### Exercise requirements
Quote the listing below word for word, leaving out the pictures.

Spatial reasoning dataset samples:

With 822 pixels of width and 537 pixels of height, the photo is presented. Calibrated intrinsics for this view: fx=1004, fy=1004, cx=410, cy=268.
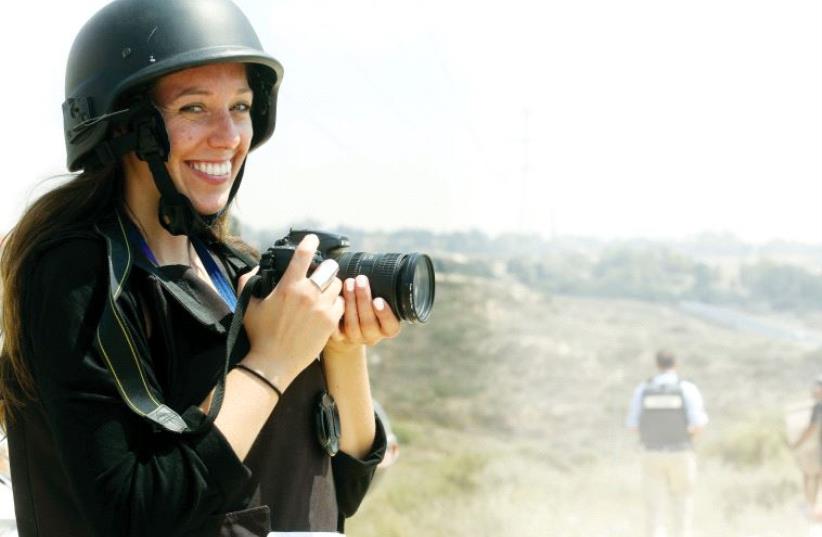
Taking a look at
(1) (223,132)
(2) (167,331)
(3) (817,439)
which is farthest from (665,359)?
(2) (167,331)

### Reply
With 822 pixels of width and 537 pixels of height, the photo is presented. Calibrated intrinsics for this view: fx=1004, fy=1004, cx=410, cy=268.
Taking a look at
(1) (223,132)
(2) (167,331)
(3) (817,439)
which is farthest from (665,359)?
(2) (167,331)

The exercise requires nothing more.